• Supplied text:
========================

EX-99.H.2 10 h30277exv99whw2.htm EX-99.H.2 exv99whw2
AMENDED AND RESTATED
PLAN OF DISTRIBUTION
INVESCO VAN KAMPEN SENIOR LOAN FUND
(effective October 15, 2012)
The plan set forth below (the “Distribution Plan”) is the written plan contemplated by Rule 12b-1 (the “Rule”) under the Investment Company Act of 1940, as amended (the “1940 Act”), for the INVESCO VAN KAMPEN SENIOR LOAN FUND (the “Fund”). This Distribution Plan describes the material terms and conditions under which assets of the Fund may be used in connection with financing distribution related activities with respect to each of its classes of shares of beneficial interest (the “Shares”) designated as Class A Shares, Class B Shares and Class C Shares, each of which is offered and sold subject to a different combination of front-end sales charges, distribution fees, service fees and early withdrawal charges.1 Classes of shares, if any, subject to a front-end sales charge and a distribution and/or service fee are referred to herein as “Front-End Classes” and the Shares of such classes are referred to herein as “Front-End Shares.” Classes of shares, if any, subject to an early withdrawal charge and a distribution and/or a service fee are referred to herein as “EWC Classes” and Shares of such classes are referred to herein as “EWC Shares.” Classes of shares, if any, subject to a front-end sales charge, an early withdrawal charge and a distribution and/or service fee are referred to herein as “Combination Classes” and Shares of such class are referred to herein as “Combination Shares.”

========================

• Given material:
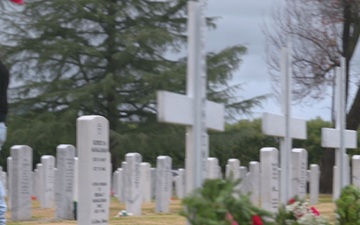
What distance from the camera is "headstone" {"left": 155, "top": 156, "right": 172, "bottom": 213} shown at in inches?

========================

• Task set:
1. In the distribution plan, retype the passage starting with "EX-99.H.2 10 h30277exv99whw2.htm" and going on through "(effective October 15, 2012)".
2. According to the distribution plan, which classes of shares does it cover?
3. Turn the distribution plan's paragraph that begins "The plan set forth below" into a short bulleted list that keeps its main facts.

• Replies:
1.
EX-99.H.2 10 h30277exv99whw2.htm EX-99.H.2 exv99whw2
AMENDED AND RESTATED
PLAN OF DISTRIBUTION
INVESCO VAN KAMPEN SENIOR LOAN FUND
(effective October 15, 2012)

2. Class A Shares, Class B Shares and Class C Shares.

3.
- The Distribution Plan is the written plan contemplated by Rule 12b-1 under the Investment Company Act of 1940, as amended, for the Invesco Van Kampen Senior Loan Fund.
- It describes the material terms and conditions under which Fund assets may be used to finance distribution-related activities for its Class A, Class B and Class C Shares.
- Each class is offered and sold with a different combination of front-end sales charges, distribution fees, service fees and early withdrawal charges.
- Front-End Classes and Front-End Shares have a front-end sales charge and a distribution and/or service fee.
- EWC Classes and EWC Shares have an early withdrawal charge and a distribution and/or service fee.
- Combination Classes and Combination Shares have a front-end sales charge, an early withdrawal charge and a distribution and/or service fee.